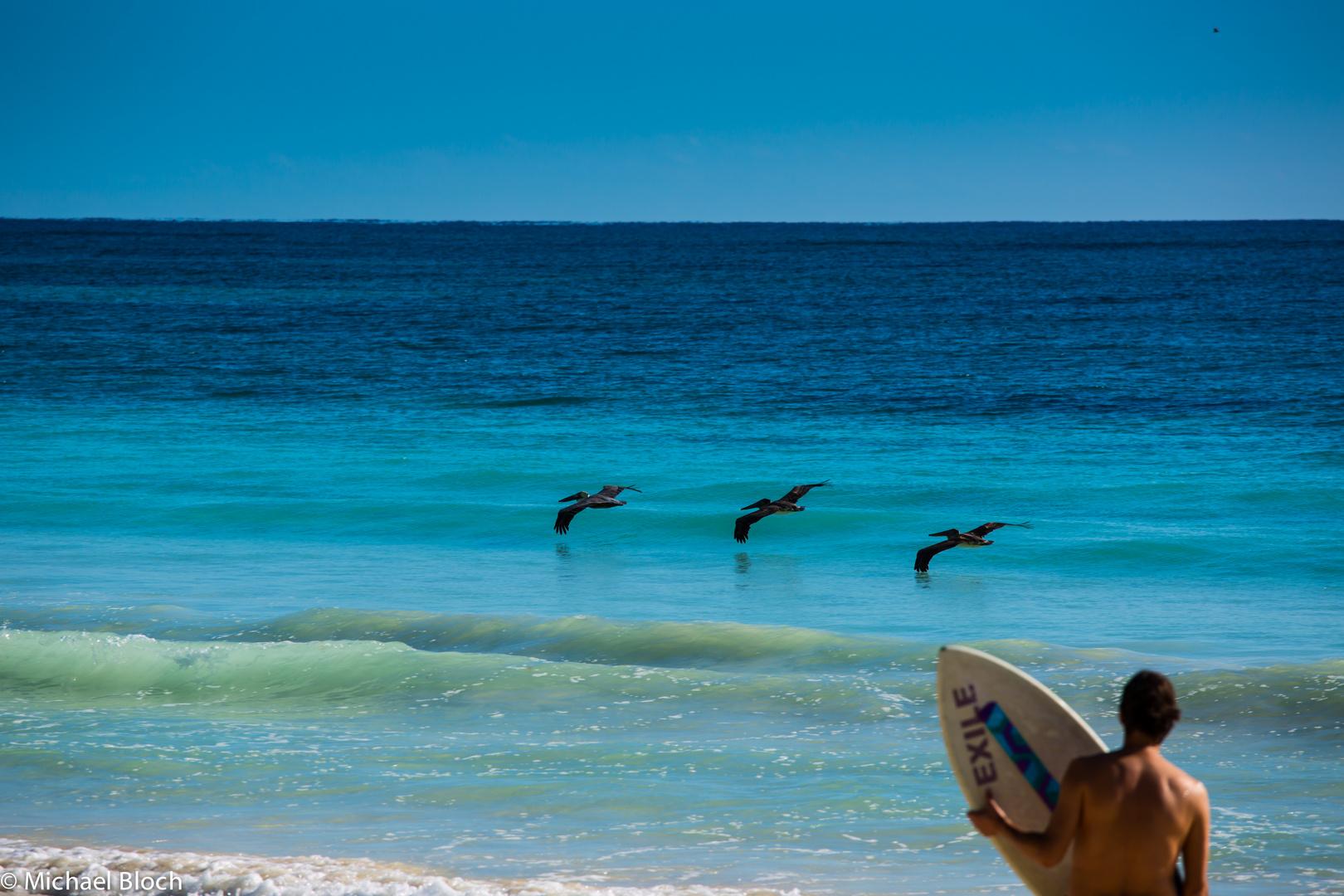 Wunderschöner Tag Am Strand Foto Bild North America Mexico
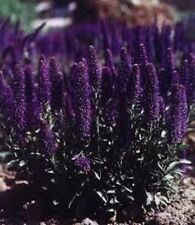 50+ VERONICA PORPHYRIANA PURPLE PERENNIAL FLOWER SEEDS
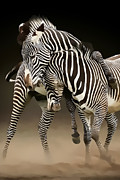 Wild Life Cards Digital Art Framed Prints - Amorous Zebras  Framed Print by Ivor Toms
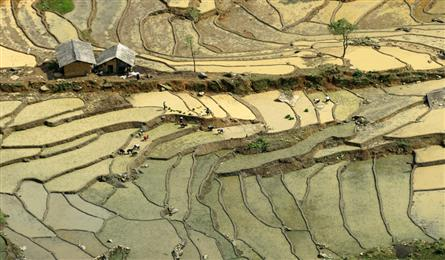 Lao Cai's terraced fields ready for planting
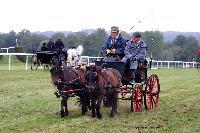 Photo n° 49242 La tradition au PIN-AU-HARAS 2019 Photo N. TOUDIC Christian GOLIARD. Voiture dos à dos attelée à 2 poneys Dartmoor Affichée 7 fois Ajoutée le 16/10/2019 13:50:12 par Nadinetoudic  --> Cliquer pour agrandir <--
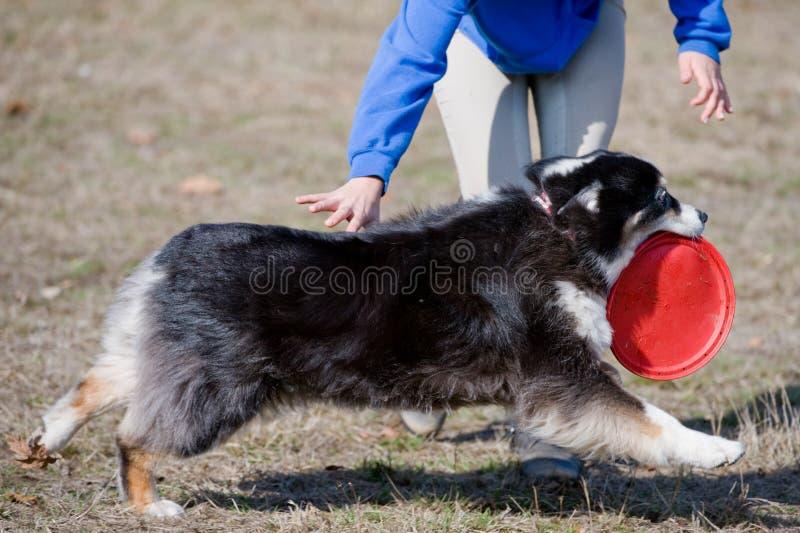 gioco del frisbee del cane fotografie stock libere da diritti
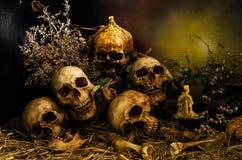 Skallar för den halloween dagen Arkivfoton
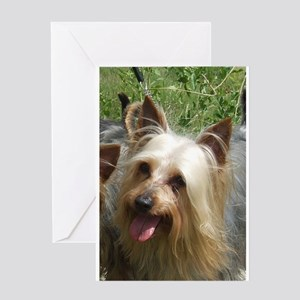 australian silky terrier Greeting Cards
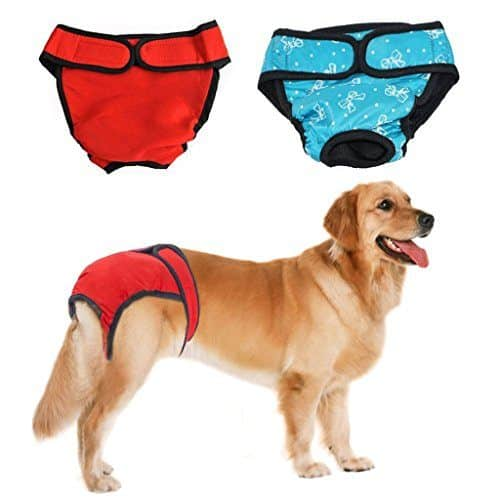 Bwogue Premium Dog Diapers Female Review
——
__Exercise__
Line by line, reproduce the material above exactly, leaving each picture out.

__Output of the exercise__
 Wunderschöner Tag Am Strand Foto Bild North America Mexico
 50+ VERONICA PORPHYRIANA PURPLE PERENNIAL FLOWER SEEDS
 Wild Life Cards Digital Art Framed Prints - Amorous Zebras  Framed Print by Ivor Toms
 Lao Cai's terraced fields ready for planting
 Photo n° 49242 La tradition au PIN-AU-HARAS 2019 Photo N. TOUDIC Christian GOLIARD. Voiture dos à dos attelée à 2 poneys Dartmoor Affichée 7 fois Ajoutée le 16/10/2019 13:50:12 par Nadinetoudic  --> Cliquer pour agrandir <--
 gioco del frisbee del cane fotografie stock libere da diritti
 Skallar för den halloween dagen Arkivfoton
 australian silky terrier Greeting Cards
 Bwogue Premium Dog Diapers Female Review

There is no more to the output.